----- Given records

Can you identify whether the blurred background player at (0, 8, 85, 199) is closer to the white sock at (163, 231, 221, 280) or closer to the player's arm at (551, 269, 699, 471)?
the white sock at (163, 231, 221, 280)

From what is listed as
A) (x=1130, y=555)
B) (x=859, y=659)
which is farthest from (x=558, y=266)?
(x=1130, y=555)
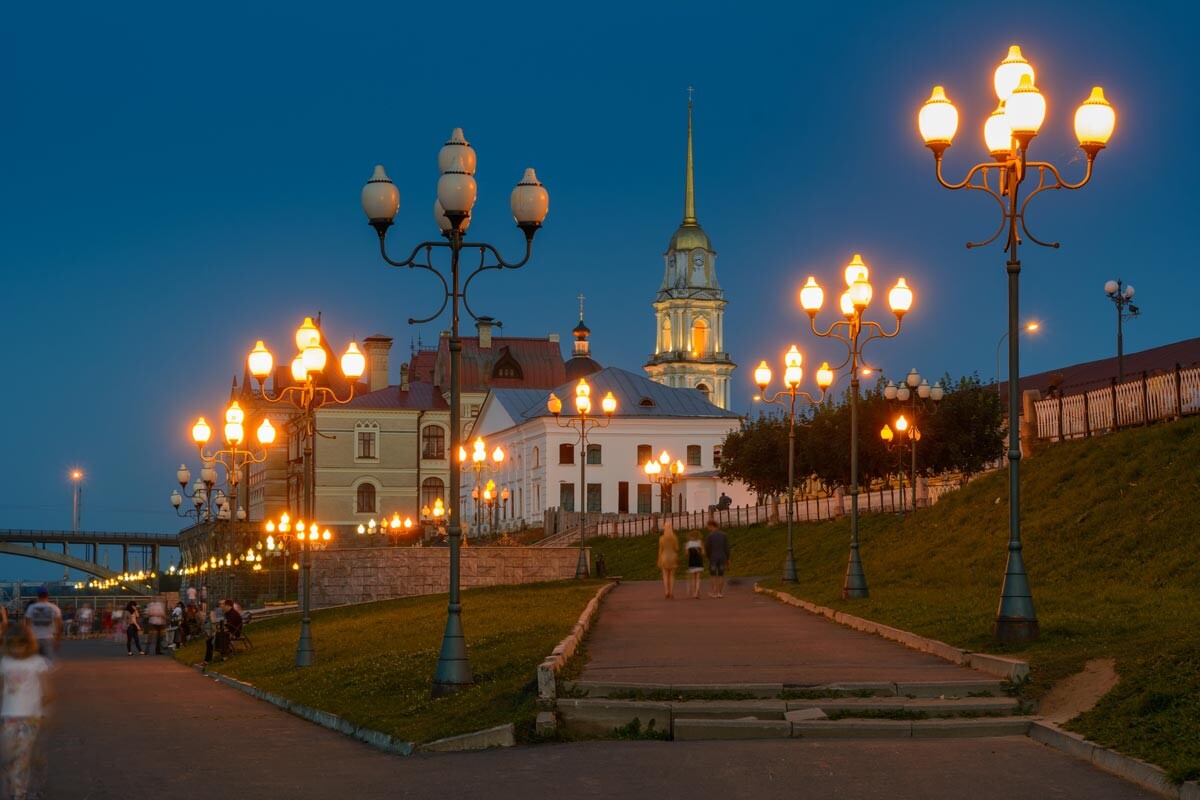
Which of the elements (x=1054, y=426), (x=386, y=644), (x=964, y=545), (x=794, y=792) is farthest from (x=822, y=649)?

----------

▶ [Task to carry out]: Could you repeat all of the rows above word for word, leaving out the pictures?

▶ [Result below]:
Can you identify whether the blurred background player at (0, 8, 85, 199) is closer to the white sock at (163, 231, 221, 280) or closer to the player's arm at (551, 269, 699, 471)?
the white sock at (163, 231, 221, 280)

From what is listed as
A) (x=1130, y=555)
B) (x=859, y=659)
which is farthest from (x=558, y=266)?
(x=1130, y=555)
Which of the elements (x=1054, y=426), (x=386, y=644), (x=964, y=545), (x=794, y=792) is farthest from (x=822, y=649)?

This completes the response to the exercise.